Joe McWilliams
Lakeside Leader
There’s a new book out on the art of Dale Auger, published by Heritage House. The publisher got hold of The Leader last week to let us know about it, and would have mailed a copy of Medicine Paint: The Art of Dale Auger, if the postal delivery people weren’t out on strike.
However, information and some of the images are available for viewing online, including the following, from a promotional piece:
The book, it says, “is an epic collection of Auger’s best work, reproduced in glorious colour and reflecting the evolution of the artist’s distinctive style. Including a revealing look back at his life and professional development, the book is a stunning tribute to this master artist, who passed away in 2008.”
Auger was born in High Prairie in 1958, and grew up on the south shore of Lesser Slave Lake.

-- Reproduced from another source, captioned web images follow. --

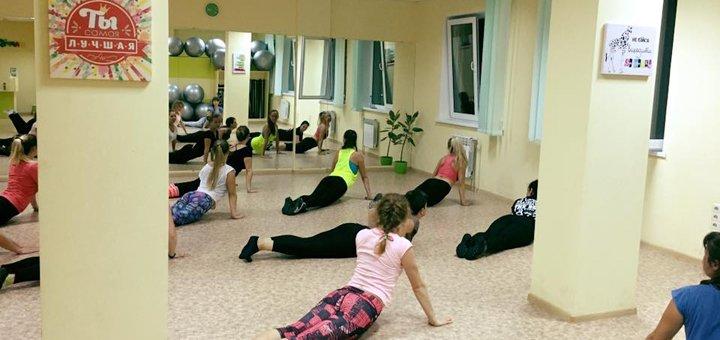 До 12 занятий гимнастикой для детей от фитнес-клуба «HappyFit»
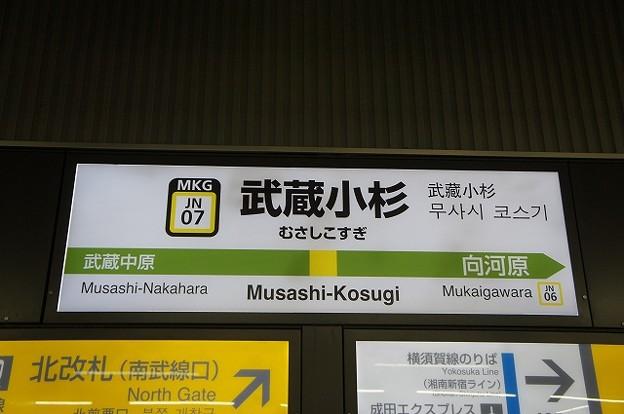 JN07 武蔵小杉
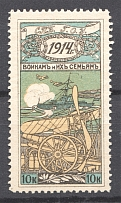 1914 Russia Saint Petersburg for Soldiers and their Families 10 Kop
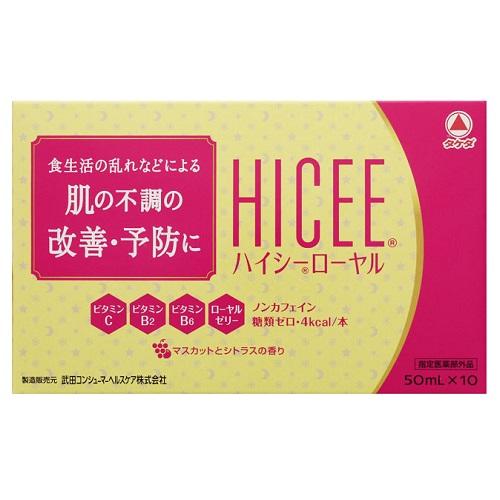 【医薬部外品】ハイシーローヤル 【50mL×10本】(武田コンシューマーヘルスケア)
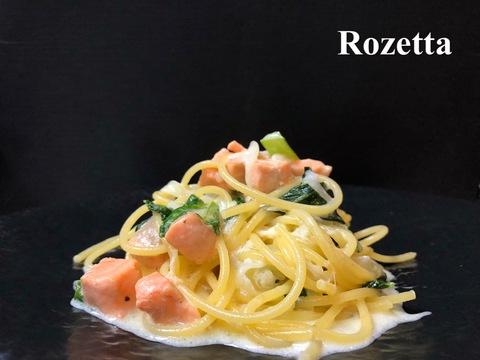 サーモンと小松菜のクリーム スパゲッティ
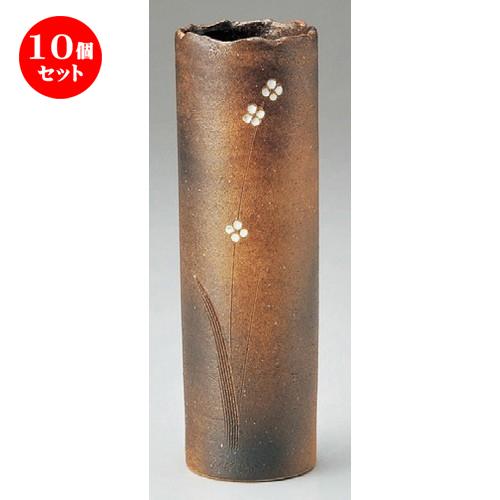 10個セット☆ 花器 ☆ 小花寸胴花入 [ 100 x 270mm ] 【インテリア 和室 華道 花瓶 】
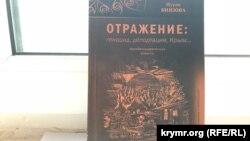 Книга Нуріє Біязової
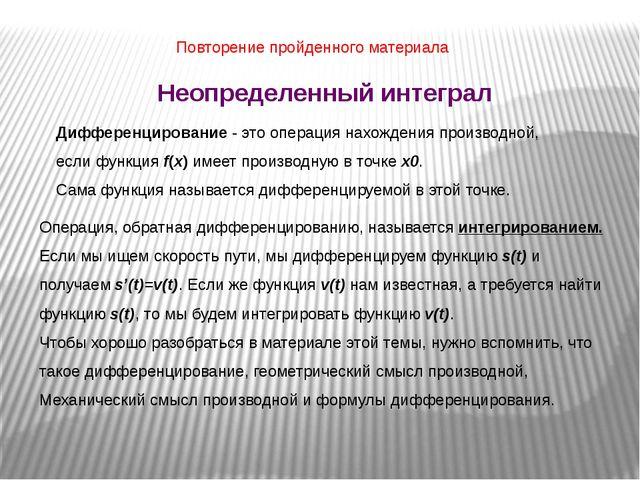 Неопределенный интеграл Операция, обратная дифференцированию, называется инте...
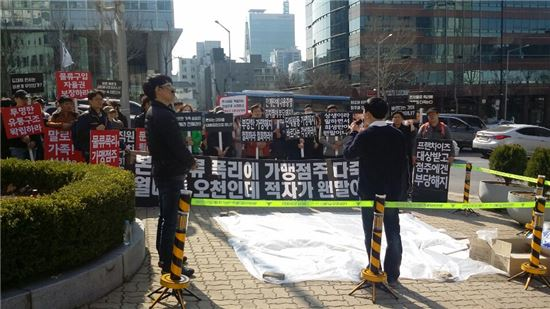 김밥전문점 바르다김선생을 운영하는 112명의 가맹점주들은 30일 서울 강남 죠스푸드 본사 앞에서 가맹본점의 불공정행위 규탄대회를 열었다.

A Bigstone Cree Nation member, Auger went to school in Faust. He only got as far as Grade 6 in his first attempt, but later went back to school and took it all the way to a doctoral degree in Education, from the University of Calgary. He eventually settled, with his wife Grace and their children, in Bragg Creek. Their daughter Sekwan appeared in the film, Legends of the Fall, in 1994.
A story about that appeared in the Lakeside Leader, back in 1995 or 96.
Auger studied education, but along the way, he practiced art, much of which can be seen reproduced in the new book.
Here’s more of what Heritage House has to say about Auger in its promotion of Medicine Paint:
“Dale Auger was a gifted interpreter of Cree culture, using the cross-cultural medium of art to portray scenes from the everyday to the sacred and dissemble stereotypes about Indigenous Peoples. His use of bold, bright colours in oil painting explore the intricate links between spirituality and the natural laws of the land. Birds, beasts, and human forms are carried from the dreamworld onto canvas, their spirits channelled through his paintbrush and presented in brilliant yellows, mystic blues, vibrant reds, and swirls of black.”